Yeshua descubre una luz en la rendija de la puerta. Se agranda en el ámbito y a él le resulta otra de las visiones como en Getsemaní. “No entiendo, padre. La bondad no es compatible con los sacrificios. Te arrepentiste de ello cuando detuviste el puño de Abraham. Me incitaste a cuestionar el sacrificio de los corderos en el Templo. Mis hermanos no entenderán esta muerte. Son simples, los conozco, Padre. Ellos creen en la justicia y la necesitan como el pan o como el aire. Saben que el mundo es injusto con los pobres y obsecuente con los ricos”.
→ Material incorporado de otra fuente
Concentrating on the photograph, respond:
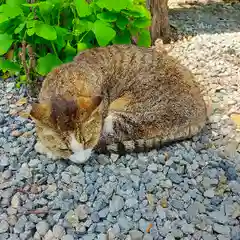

Yeshua quiere aclararse las visiones –recientes en la medianoche del huerto- entre la sangre que recorre sus ojos. Se intuye en las horas de la víspera, las rodillas dolientes de piedrecillas y la voz que le interpela el rezo. Cree que Dios le ha abierto un surco en su frente y que le ordena ir a la muerte, como una tragedia griega. No entiende por qué su sacrificio devendrá en la redención de los justos. No entiende por qué en su poder omnímodo no sería un mejor castigo arrasar con la corrupta Jerusalén, con la corrupta Roma, con el corrupto mundo. No entiende por qué entregará a su hijo ante los poderosos, menos poderosos que Él mismo. No entiende y illora. Se entumecen las rodillas bajo su talle.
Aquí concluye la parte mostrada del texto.